色欲(ルクセリア)の力を刮目して見るがいい」


 そして私は、剣を振るった。

 力が荒れ狂い、世界が赤で染め上げられる。

 腕全体に膨大な熱が生じる。

 魔剣には代償がある。セレステのそれは担い手へのフィードバックか!?

 魂すらも焼き尽くす地獄の業火が腕を飲み込み炎の竜となってデジの竜に合流した。


 身体を引きちぎられるような痛み、炎に、頭がかき回される。

 だが、同等以上の痛みを受けていたはずのデジは平然としている。私だけが弱音を吐く訳にはいかない。

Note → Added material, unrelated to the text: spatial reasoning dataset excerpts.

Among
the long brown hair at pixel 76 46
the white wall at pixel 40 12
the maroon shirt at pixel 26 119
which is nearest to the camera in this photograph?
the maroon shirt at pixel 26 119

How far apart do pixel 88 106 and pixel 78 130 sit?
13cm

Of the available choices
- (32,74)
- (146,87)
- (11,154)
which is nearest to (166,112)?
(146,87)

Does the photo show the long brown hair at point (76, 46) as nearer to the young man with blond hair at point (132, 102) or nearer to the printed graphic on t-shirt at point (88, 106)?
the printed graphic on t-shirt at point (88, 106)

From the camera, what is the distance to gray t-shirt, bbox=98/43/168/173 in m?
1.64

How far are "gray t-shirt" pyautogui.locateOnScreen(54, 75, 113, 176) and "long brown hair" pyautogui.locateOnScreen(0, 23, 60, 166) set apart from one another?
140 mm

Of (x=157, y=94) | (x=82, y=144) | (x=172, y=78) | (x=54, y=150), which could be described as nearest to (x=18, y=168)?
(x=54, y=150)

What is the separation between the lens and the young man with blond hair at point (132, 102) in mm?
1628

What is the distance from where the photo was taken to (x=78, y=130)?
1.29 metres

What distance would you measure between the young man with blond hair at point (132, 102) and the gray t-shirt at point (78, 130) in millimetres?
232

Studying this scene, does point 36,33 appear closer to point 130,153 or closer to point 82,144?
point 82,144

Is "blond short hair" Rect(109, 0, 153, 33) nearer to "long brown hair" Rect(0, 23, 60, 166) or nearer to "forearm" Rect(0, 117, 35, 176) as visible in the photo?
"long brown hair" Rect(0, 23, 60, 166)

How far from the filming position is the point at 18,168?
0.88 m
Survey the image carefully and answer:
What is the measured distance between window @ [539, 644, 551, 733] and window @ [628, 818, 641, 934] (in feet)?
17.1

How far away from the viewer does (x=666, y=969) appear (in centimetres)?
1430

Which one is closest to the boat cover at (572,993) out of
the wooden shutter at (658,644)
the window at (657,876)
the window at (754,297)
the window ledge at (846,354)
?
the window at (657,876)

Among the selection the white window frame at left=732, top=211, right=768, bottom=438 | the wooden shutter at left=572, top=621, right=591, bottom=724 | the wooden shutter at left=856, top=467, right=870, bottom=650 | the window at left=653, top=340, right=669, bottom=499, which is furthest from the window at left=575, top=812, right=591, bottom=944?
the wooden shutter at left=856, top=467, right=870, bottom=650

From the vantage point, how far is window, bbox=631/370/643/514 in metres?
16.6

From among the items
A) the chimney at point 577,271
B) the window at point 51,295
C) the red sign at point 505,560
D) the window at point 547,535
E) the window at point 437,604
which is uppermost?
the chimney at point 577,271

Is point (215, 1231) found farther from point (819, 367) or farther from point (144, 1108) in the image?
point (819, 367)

 私だって……司令官だ。レイジィ様の軍を率いる者だ。

 腕が灼光に焼かれ、ぶすぶすと醜悪な匂いを発する。白い肌にあっという間に水ぶくれが浮かび、それもまたたく間に消え醜い火傷に変化する。

 私は痛みに全力で歯を噛み締め、ただ視線を前に向けた。

 私の炎龍がデジの炎龍に交わり、光がより強く発光する。目を開けられていない程に。

 その瞬間、確かに炎は魔王の波動を上回った。じりじりと炎の並が魔王軍を押していく。

 

「……なんだかわからねえがやるじゃねえか。きっきっき、だが俺は――」


 デジが醜悪に笑う。その4つの眼は、ぎらぎらと不気味に輝く。


「――さらなる力を欲するぜえ」


 そう言い切った瞬間、炎の高さが、魔力が爆発的に膨れ上がる。


 これは……強欲のスキルか!?


 炎が交わった瞬間に一瞬押された黒の波動は、デジのスキルによって密度を遥かに強固にされたそれに一気に押し流された。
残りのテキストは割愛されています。